ローソン(竹増貞信社長)は15日、三菱商事による公開買付け(TOB)を経て同社の子会社となった。三菱商事は1440億円をかけたTOBにより、保有比率を33.4%から議決権ベースで50.11%に高めた。グループとして協業体制を強化することで、三菱商事は消費者起点の商品・サービス開発の進化を目指す。ローソンは三菱商事のリソースを活用することにより、店舗運営を含めた次世代型コンビニモデルを構築するほか、海外展開の加速につなげる。
三菱商事の生活産業グループCEOである京谷裕常務執行役員は、ローソンを子会社化したことについて次のように語った。
「ローソンと業務提携した2000年当時は、失われた10年と言われて経済が停滞し、人口減少も目前に迫っていた。量の拡大が限界を迎えたことへの危機感は、生活必需品を扱う生活産業グループにとっては切実なものだった。原料起点から消費者起点に考え方を変えたときであり、最終消費者のニーズを把握し、商品やサービスの開発につなげていく必要があった。世界一厳しいと言われる日本の消費者に向けて構築したビジネスモデルは、海外での成長にもつながると考えていた。

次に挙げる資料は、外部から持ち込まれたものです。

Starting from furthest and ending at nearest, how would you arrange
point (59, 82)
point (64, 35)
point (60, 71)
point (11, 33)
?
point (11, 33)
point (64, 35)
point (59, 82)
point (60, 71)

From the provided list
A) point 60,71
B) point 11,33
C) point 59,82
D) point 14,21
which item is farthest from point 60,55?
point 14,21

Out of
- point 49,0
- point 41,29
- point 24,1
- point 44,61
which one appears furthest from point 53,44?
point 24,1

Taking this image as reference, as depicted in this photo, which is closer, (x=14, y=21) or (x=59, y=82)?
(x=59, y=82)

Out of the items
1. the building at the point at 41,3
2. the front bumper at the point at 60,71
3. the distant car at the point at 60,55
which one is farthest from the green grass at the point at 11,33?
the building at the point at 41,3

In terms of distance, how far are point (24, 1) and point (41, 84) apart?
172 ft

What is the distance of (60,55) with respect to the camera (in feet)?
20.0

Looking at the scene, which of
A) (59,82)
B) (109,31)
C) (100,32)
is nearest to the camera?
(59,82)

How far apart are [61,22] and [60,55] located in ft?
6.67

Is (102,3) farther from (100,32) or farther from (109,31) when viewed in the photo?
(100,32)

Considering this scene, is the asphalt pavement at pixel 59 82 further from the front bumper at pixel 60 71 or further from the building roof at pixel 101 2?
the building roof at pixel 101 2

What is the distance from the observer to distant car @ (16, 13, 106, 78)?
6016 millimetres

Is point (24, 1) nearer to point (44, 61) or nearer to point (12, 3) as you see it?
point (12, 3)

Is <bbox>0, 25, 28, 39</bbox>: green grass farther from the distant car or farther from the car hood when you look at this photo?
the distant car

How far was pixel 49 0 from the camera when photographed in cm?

2000年以来、我々の戦略は一貫してリテール寄りにシフトしてきた。TOBは大きな投資には違いないが、急に出てきた戦略ではなく、これまでの経緯を踏まえたものだ。今後はローソンを通じて商品やサービスを直接、消費者に届け、その結果を分析して次の商品・サービスにつなげてく。このような消費者起点の価値創造を継続していくうえで、全国1万3000店もの顧客接点は我々にとって欠かせないものと判断した」
また、竹増社長は三菱商事のTOBに賛同した理由として、業務提携から17年に及ぶ取り組みの中で、社内各層の相互理解が進んだことが前提になっていると語った。